Home arrow Perl Programming arrow Page 5 - Using Perl with XML (part 1)

Call Me Back - Perl

Converted your little black book into XML, and don't know what to do next? This article gets you started on the path to being an XML guru, demonstrating how to use Perl's SAX parser to parse and convert your XML into Web-friendly HTML.

TABLE OF CONTENTS:
  1. Using Perl with XML (part 1)
  2. Getting Down To Business
  3. Let's Talk About SAX
  4. Breaking It Down
  5. Call Me Back
  6. Random Walk
  7. What's For Dinner?
By: icarus, (c) Melonfire
Rating: starstarstarstarstar / 20
January 15, 2002

print this article
SEARCH DEV SHED

TOOLS YOU CAN USE

advertisement
As I've just explained, the start(), end() and cdata() functions will be called by the parser as it progresses through the document. We haven't defined these yet - let's do that next:

# keep track of which tag is currently being processed $currentTag = ""; # this is called when a start tag is found sub start() { # extract variables my ($parser, $name, %attr) = @_; $currentTag = lc($name); if ($currentTag eq "book") { print "<tr>"; } elsif ($currentTag eq "title") { print "<td>"; } elsif ($currentTag eq "author") { print "<td>"; } elsif ($currentTag eq "price") { print "<td>"; } elsif ($currentTag eq "rating") { print "<td>"; } }
Each time the parser encounters a starting tag, it calls start() with the name of the tag (and attributes, if any) as arguments. The start() function then processes the tag, printing corresponding HTML markup in place of the XML tag.

I've used an "if" statement, keyed on the tag name, to decide how to process each tag. For example, since I know that <book> indicates the beginning of a new row in my desired output, I replace it with a <tr>, while other elements like <title> and <author> correspond to table cells, and are replaced with <td> tags.

In case you're wondering, I've used the lc() function to convert the tag name to lowercase before performing the comparison; this is necessary to enforce consistency and to ensure that the script works with XML documents that use upper-case or mixed-case tags.

Finally, I've also stored the current tag name in the global variable $currentTag - this can be used to identify which tag is being processed at any stage, and it'll come in useful a little further down.

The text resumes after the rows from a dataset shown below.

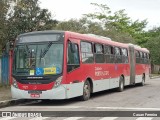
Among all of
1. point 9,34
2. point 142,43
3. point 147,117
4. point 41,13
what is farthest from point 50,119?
point 142,43

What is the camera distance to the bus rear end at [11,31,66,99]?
1513 cm

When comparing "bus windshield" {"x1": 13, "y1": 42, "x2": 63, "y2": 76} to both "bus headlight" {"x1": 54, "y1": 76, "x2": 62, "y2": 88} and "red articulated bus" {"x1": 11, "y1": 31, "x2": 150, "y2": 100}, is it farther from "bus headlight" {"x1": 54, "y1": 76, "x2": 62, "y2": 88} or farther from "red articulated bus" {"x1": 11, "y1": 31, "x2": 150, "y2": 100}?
"bus headlight" {"x1": 54, "y1": 76, "x2": 62, "y2": 88}

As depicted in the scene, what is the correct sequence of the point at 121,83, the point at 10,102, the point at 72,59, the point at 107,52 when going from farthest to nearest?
the point at 121,83, the point at 107,52, the point at 72,59, the point at 10,102

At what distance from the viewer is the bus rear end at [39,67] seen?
49.6 ft

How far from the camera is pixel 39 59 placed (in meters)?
15.5

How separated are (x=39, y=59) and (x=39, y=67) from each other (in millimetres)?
313

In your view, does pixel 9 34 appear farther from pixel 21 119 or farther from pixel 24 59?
pixel 21 119

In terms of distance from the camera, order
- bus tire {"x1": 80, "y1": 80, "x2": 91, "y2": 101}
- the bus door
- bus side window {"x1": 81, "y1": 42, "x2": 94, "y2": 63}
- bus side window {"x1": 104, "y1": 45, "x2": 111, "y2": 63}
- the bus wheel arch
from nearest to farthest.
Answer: bus tire {"x1": 80, "y1": 80, "x2": 91, "y2": 101} < bus side window {"x1": 81, "y1": 42, "x2": 94, "y2": 63} < bus side window {"x1": 104, "y1": 45, "x2": 111, "y2": 63} < the bus wheel arch < the bus door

The end() function takes care of closing tags, and looks similar to start() - note that I've specifically cleaned up $currentTag at the end.

# this is called when an end tag is found sub end() { my ($parser, $name) = @_; $currentTag = lc($name); if ($currentTag eq "book") { print "</tr>"; } elsif ($currentTag eq "title") { print "</td>"; } elsif ($currentTag eq "author") { print "</td>"; } elsif ($currentTag eq "price") { print "</td>"; } elsif ($currentTag eq "rating") { print "</td>"; } # clear value of current tag $currentTag = ""; }
Note that empty elements generate both start and end events.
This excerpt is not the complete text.